Measurement of Cell Survival

At the end of the treatment period, cells were washed twice with phosphate-buffered saline (PBS, 0.1 M, pH 7.4) and incubated for 8 min with 15 µg/mL FDA-AM in the dark, rinsed twice with PBS, and lysed with a Tris/HCl solution containing 1% sodium dodecyl sulfate. Fluorescence was measured with excitation at 485 nm and emission at 538 nm using a fluorescence microplate reader FL800TBI (Bio-Tek Instruments, Winooski, VT, USA). Experiments were carried out on 16 different wells from four independent experiments.
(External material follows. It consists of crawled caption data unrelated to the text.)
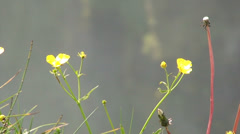 Yellow flowers in front of waterfall spray Stock Footage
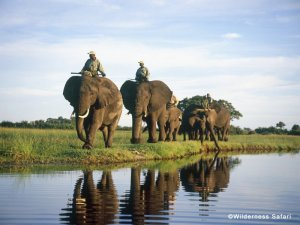 The Okavango Delta safari camp at Abu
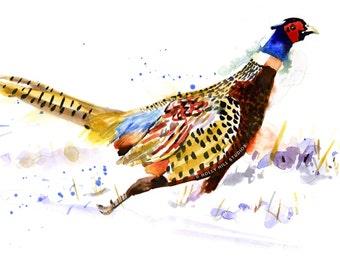 PRINT BIRD Watercolour Limited Edition, Bird Illustration. Running Pheasant.
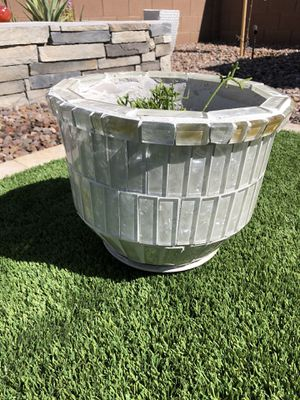 Potted Succulent- 12 in x 13.5 in - Higley/Riggs Pick up for Sale in Gilbert, AZ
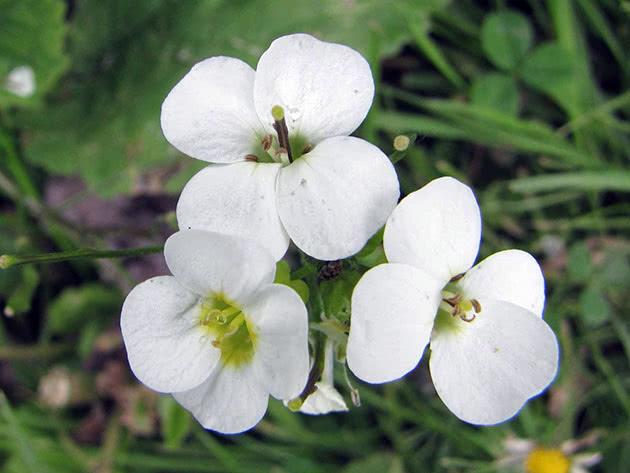 Арабіс альпійський (Arabis alpina = Arabis flaviflora)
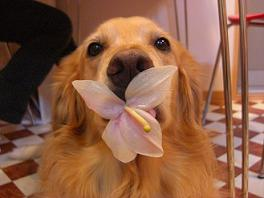 らいちと花1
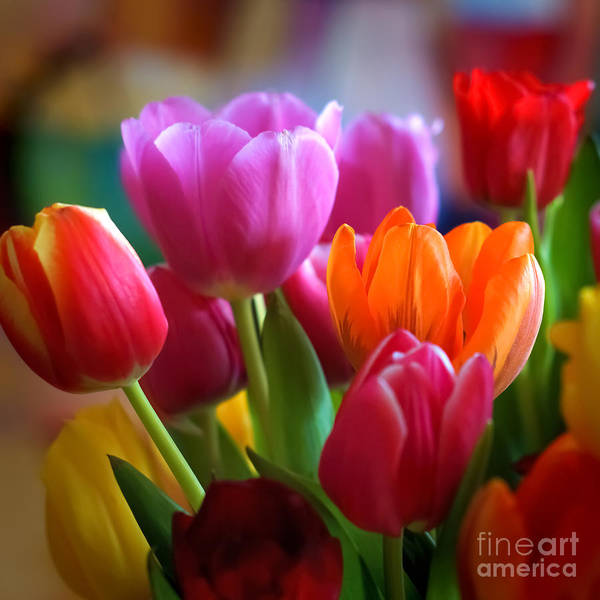 Tulips Light Art Print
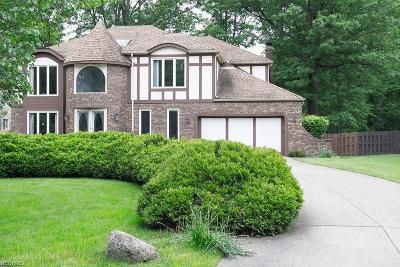 Westlake Single Family Home For Sale: 3818 Willow Run
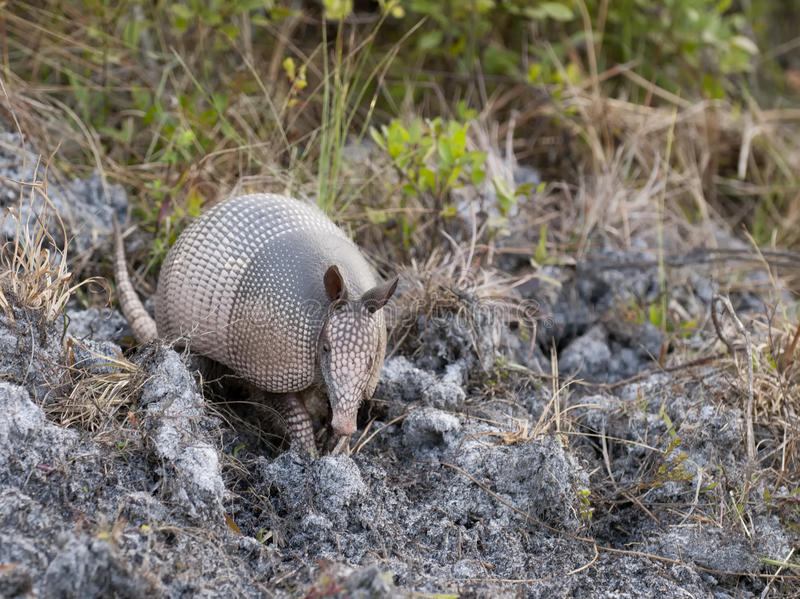 Armadillo digging stock images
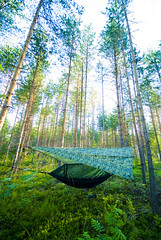 Finland_Canoeing_175 (jjay69) Tags: camping trees nature forest woodland finland woods peace outdoor sleep camo cover hammock shelter protection pinetrees tarpaulin conifers tarp silverbirch broadleaf basha camoflague travelhammock ddhammock ddtarp frontlinehammock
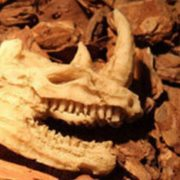 Sọ Tê Giác Rhino Terrarium Aquarium Trang Trí Bể Cá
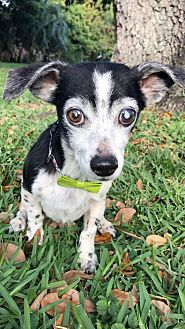 Dachshund Dog for adoption in Weston, Florida - Buddy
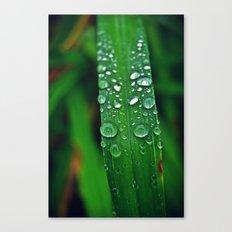 Rainy Drops (Color) Canvas Print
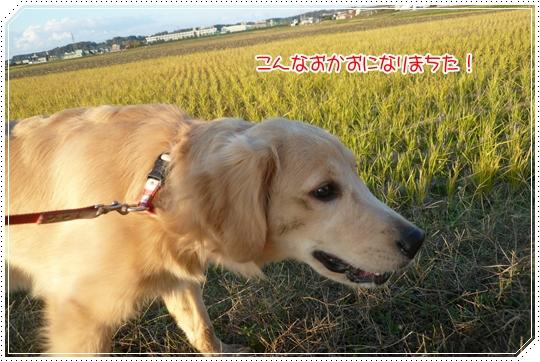 11,25お散歩9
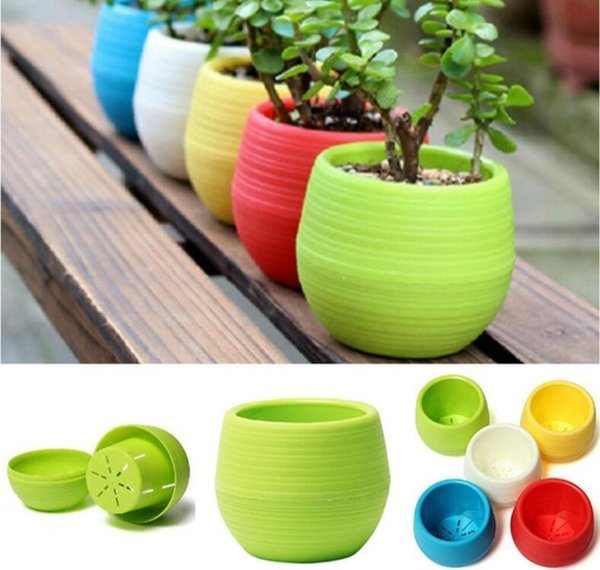 5 Colourful Mini Plastic Flower Pot 7*7cm Succulent Plant Flowerpot Home Garden Office Decor Succulent Plant EEA350 200PCS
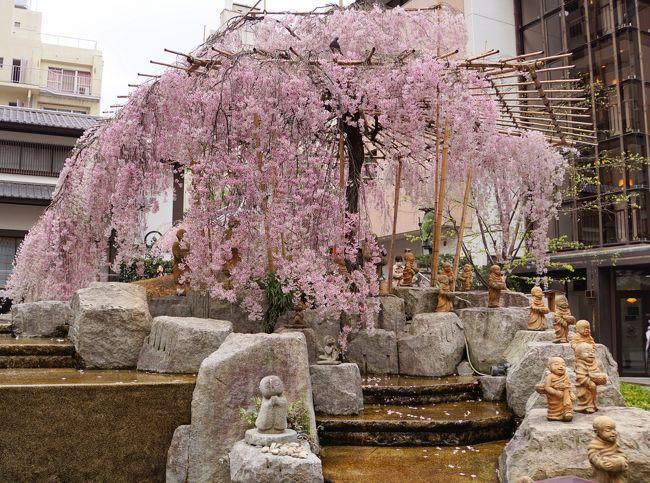 桜の開花宣言が各地で出て春本番になりました。<br /><br />京都御苑はもう見頃だから、写真撮りに行こうと誘われ、二つ返事で出かけてきました。<br />待ち合わせまで少し時間があったので、どこか近くで楽しめるところはないか探してみたところ・・・六角堂には可愛いお地蔵さん&羅漢さんがいらっしゃることを知りました。<br /><br />桜も咲いているようなので、短時間でしたが訪れてみました。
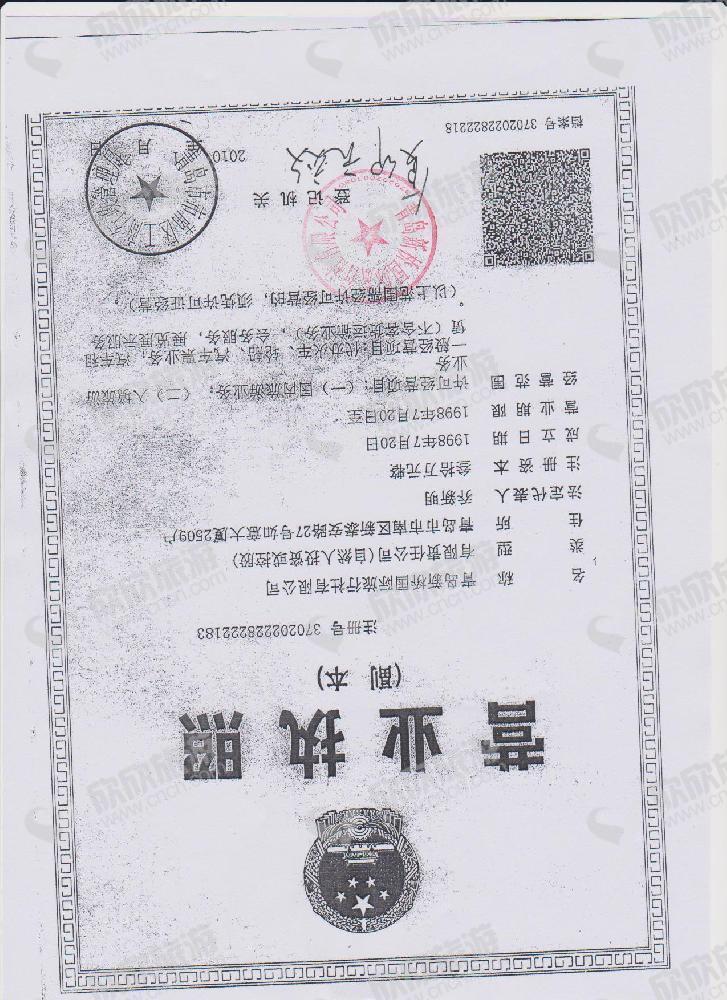 青岛新桥国际旅行社有限公司营业执照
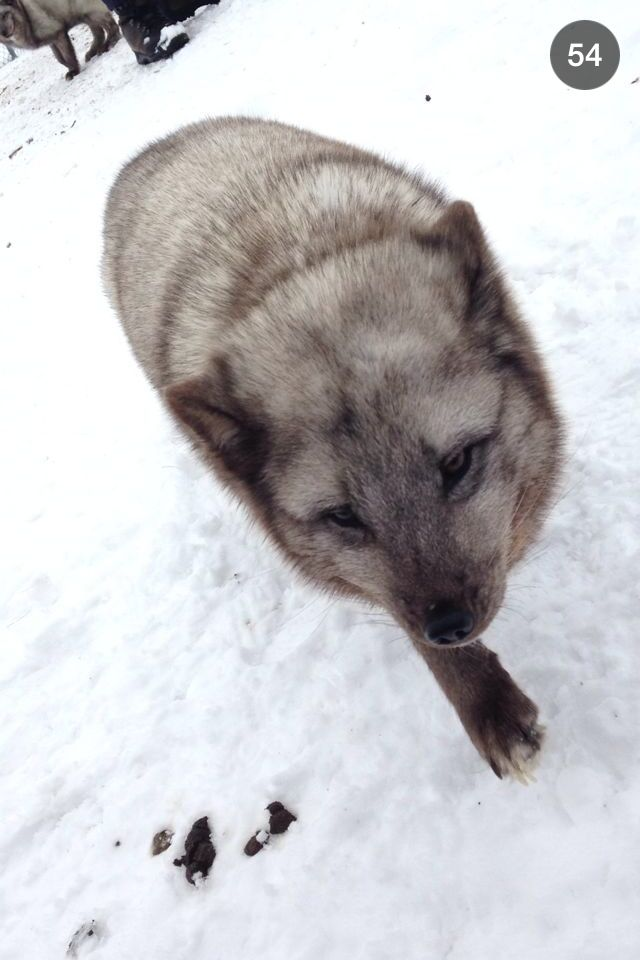 Arctic fox grey. Picture is taken by me on Langedrag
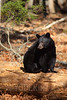 Female Black Bear (Ursus americanus)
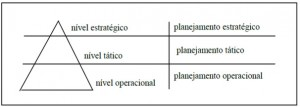 FIGURA 2 - Camada organizacionais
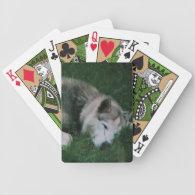 Dakota The Dog Bicycle Poker Cards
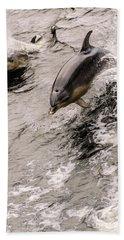 Dolphins Beach Towel by Werner Padarin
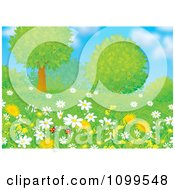 Poster, Art Print Of Pair Of Ladybugs With Wild Daisies Dandelions And Trees On A Spring Day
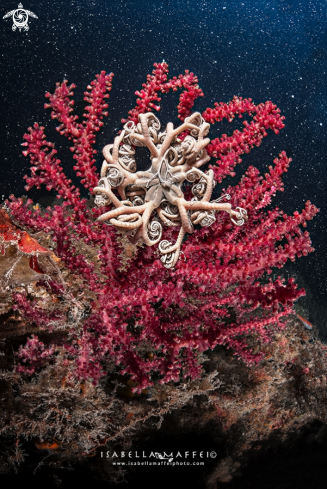 A Basket star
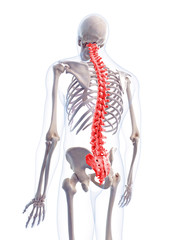 medically accurate 3d illustration of the human spine
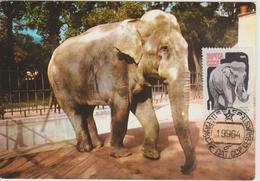 URSS Carte Maximum 1964 Animaux Eléphant 2821 - 1923-1991 URSS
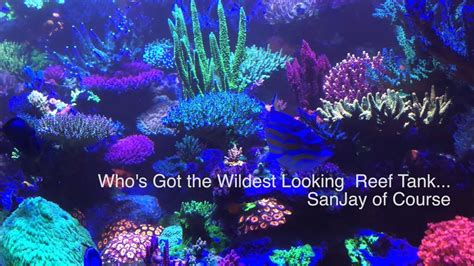 who s got the best bioluminescing reef tank sanjay of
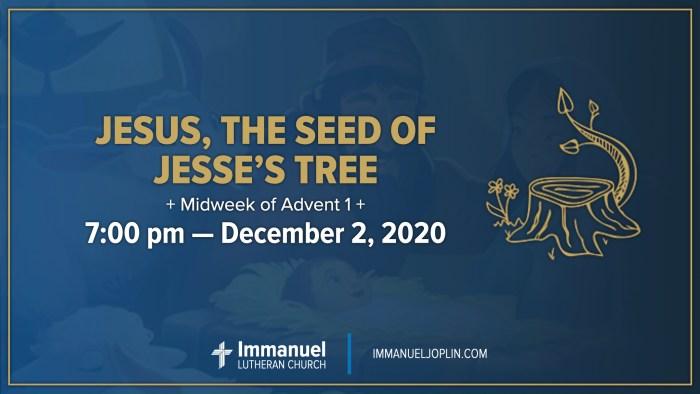 Midweek of Advent 1. Jesus, the Seed of Jesse's Tree. Immanuel Lutheran Church LCMS. Joplin Missouri.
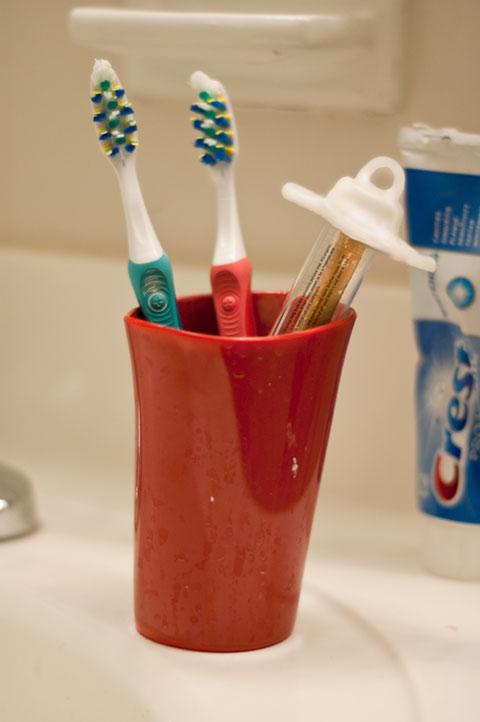 Бизнес-идея №4713. Палочка мисвак —органическая зубная щётка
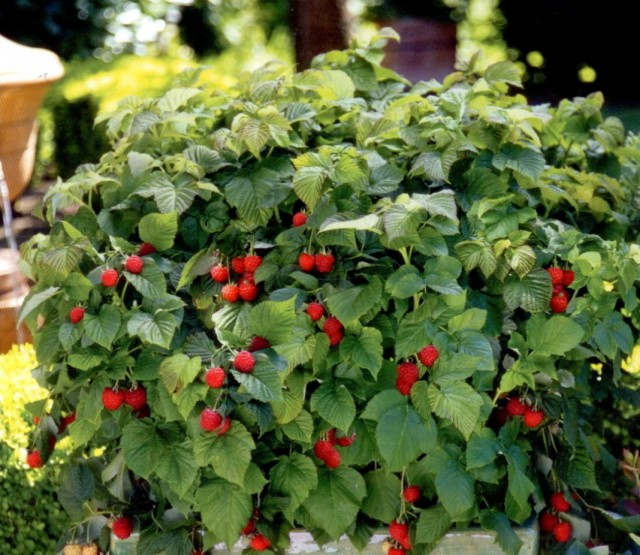 Урожай ягод малины на даче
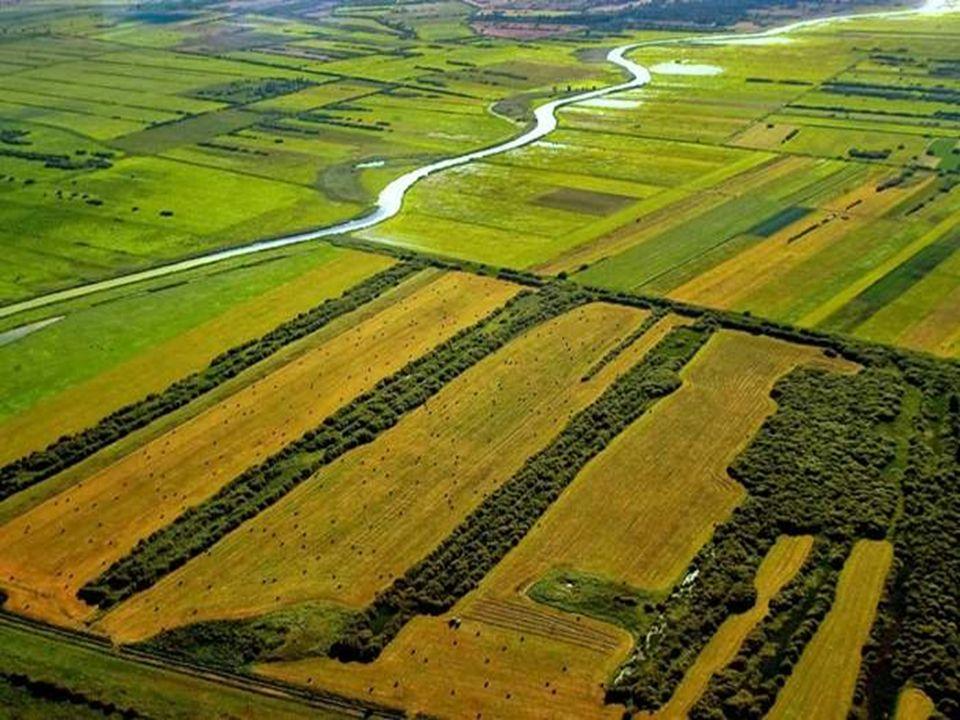 Wieleń - miejscowość nad rzeka, ale jak większość polskich miast od rzeki odwrócona.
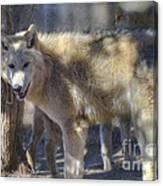 Gray Wolf Canvas Print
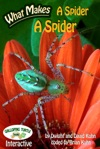 What Makes A Spider A Spider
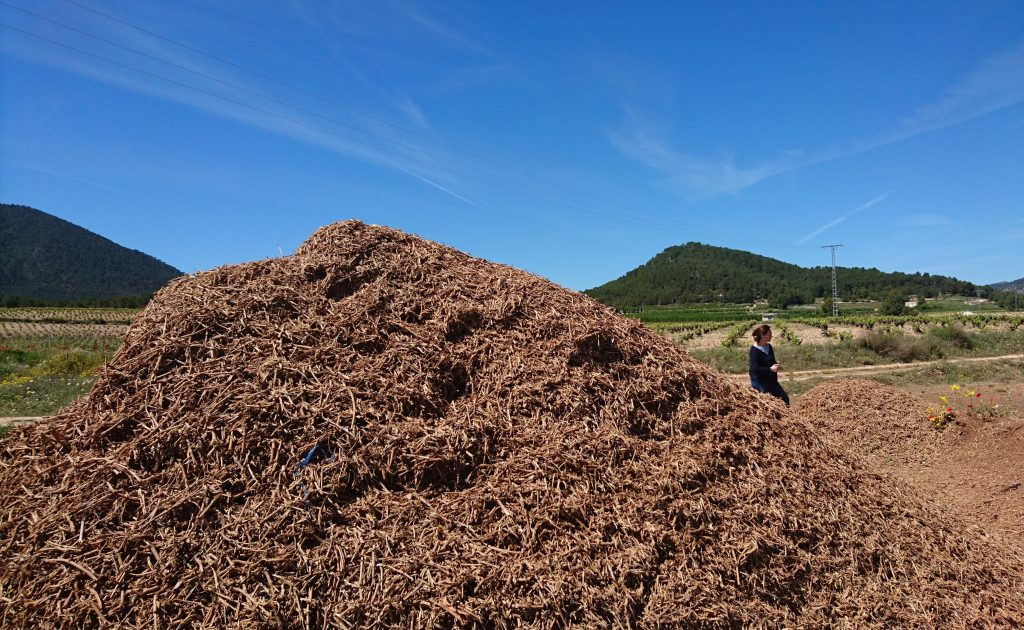 ¿Qué hace de la elaboración de enmiendas orgánicas la mejor alternativa a la quema de las poda de viñedo?
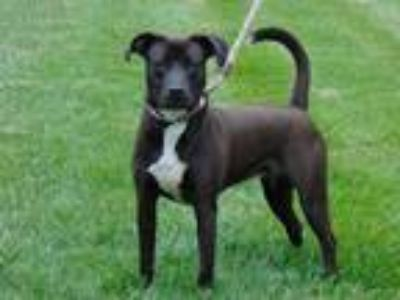 Adopt KIMBERLY a Brown/Chocolate - with White Labrador Retriever / American Pit
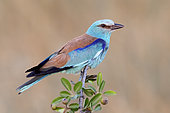 European Roller (Coracias garrulus), adult male perched on Crab Apple, Campania, Italy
Measurement of Intracellular ROS Formation

ROS were detected by measuring the fluorescence of 2′,7′-dichlorofluorescein (DCF), which is derived from the deacetylation and oxidation of the non-fluorescent compound DCFH2-DA. At the end of the treatment period, cells were washed twice with PBS, and then incubated with 10 µM DCFH2-DA for 30 min at 37°C in the dark. Fluorescence was measured with excitation at 485 nm and emission at 538 nm using a fluorescence microplate reader. Experiments were carried on 18 different wells from three independent experiments.

Measurement of NO Accumulation

Relative changes in cytosolic NO concentration in astrocytes were monitored using the fluorescent probe 4,5-diamino fluorescein diacetate (DAF). At the end of the treatment period, cells were washed twice with PBS and then incubated with 10 µm DAF-FM diacetate for 30 min. Fluorescence was measured with excitation at 485 nm and emission at 538 nm using a fluorescence microplate reader. Experiments were carried out on 18 different wells from three independent experiments.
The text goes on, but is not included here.